Haste, Not Waste: Fast-Moving Energy Deal Helps Drive Carbon-Neutral Economy

THE SITUATION:

On the spectrum of renewable energy projects, investments in solar and wind power are fairly common. But there’s an unsung hero in the renewable space: Anaerobic digestion converts organic waste, such as animal manure and coffee grounds, into byproducts that can be used to produce electrical power.

The few anaerobic digestion operations that exist in the United States are primarily in the development stage, and they present a rare and unique investment opportunity. Unlike traditional energy plants, which require operators to pay for coal, natural gas or other fuel to create electricity—or wind and solar facilities, which get their fuel at no cost from the environment—anaerobic digestion operators are paid to remove waste products to their facility for fuel. Among energy producers, they are fairly unique in generating revenue from both input (the fuel they use to create electricity) and output (the electricity produced).

THE CHALLENGE:

Private equity firm Irradiant Partners sought an opportunity to invest in the innovative emerging market of anaerobic digestion by providing one of the few industry players in the US, Bioenergy Devco, with development capital. Irradiant tapped a cross-practice McDermott team, led by Chris Gladbach and Jim Salerno, to help structure and close the deal.

OUR OBJECTIVE:

To help Irradiant achieve its business goals and invest in a more sustainable future, McDermott needed to close the deal rapidly while protecting the client from unnecessary risk. The short timeframe, coupled with the complexity of the deal structure and diligence, required a deep bench of skilled lawyers with experience in the energy industry and in executing platform development deals.

THE OUTCOME:

In close partnership with Irradiant, McDermott worked around the clock to successfully close the deal within an abbreviated period. During that time, the team handled diligence work, used their findings to calculate potential risks, developed a unique investment structure and successfully managed a number of complex legal and transaction issues.
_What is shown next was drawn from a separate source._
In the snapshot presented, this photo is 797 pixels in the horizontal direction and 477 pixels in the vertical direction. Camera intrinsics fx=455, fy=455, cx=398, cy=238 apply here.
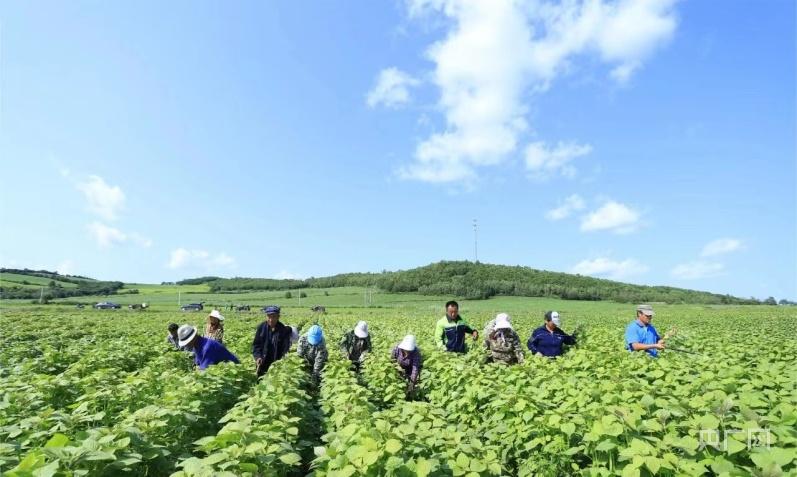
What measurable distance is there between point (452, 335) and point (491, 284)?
82806 millimetres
Irradiant’s $100 million investment in Bioenergy Devco will support the development of multiple anaerobic digestion facilities, ultimately driving sustainable organic waste recycling and reducing greenhouse gas emissions in North America.
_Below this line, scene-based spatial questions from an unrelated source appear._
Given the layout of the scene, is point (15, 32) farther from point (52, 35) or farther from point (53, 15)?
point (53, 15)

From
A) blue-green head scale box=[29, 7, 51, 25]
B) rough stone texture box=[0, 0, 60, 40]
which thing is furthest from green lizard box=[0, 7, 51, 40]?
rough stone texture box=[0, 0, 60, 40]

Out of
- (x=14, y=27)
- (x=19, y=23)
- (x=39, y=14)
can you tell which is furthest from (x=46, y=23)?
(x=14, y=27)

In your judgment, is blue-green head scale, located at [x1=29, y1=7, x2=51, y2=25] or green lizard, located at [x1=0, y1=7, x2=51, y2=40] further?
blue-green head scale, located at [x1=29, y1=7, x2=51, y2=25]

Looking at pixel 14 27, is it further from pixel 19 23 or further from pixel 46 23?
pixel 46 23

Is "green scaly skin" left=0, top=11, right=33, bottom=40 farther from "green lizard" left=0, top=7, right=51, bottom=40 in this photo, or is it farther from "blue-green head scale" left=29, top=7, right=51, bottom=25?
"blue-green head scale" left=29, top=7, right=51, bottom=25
Because Bioenergy Devco’s anaerobic digestion facilities are in development and not yet operational, Irradiant’s investment demonstrated confidence in the company’s vision and management story, providing development capital on the corporate finance level to help propel the projects forward. However, the deal also featured aspects of project finance, with diligence review examining the state of Bioenergy Devco’s projects, stress testing their contracts and more. To accommodate the crossover between corporate and project finance, the McDermott team developed a unique investment structure for the transaction.

MOVE FASTER:

Deals of this size and complexity typically require four to six months to close. In Irradiant’s case, McDermott married principles of project finance and corporate finance—drawing on the experience and knowledge of a premier private equity practice, along with an energy and project finance practice that Law360 recognized as its Project Finance Group of 2021—to provide Irradiant with the legal sophistication and responsive, client-oriented team they needed to close the deal much more quickly.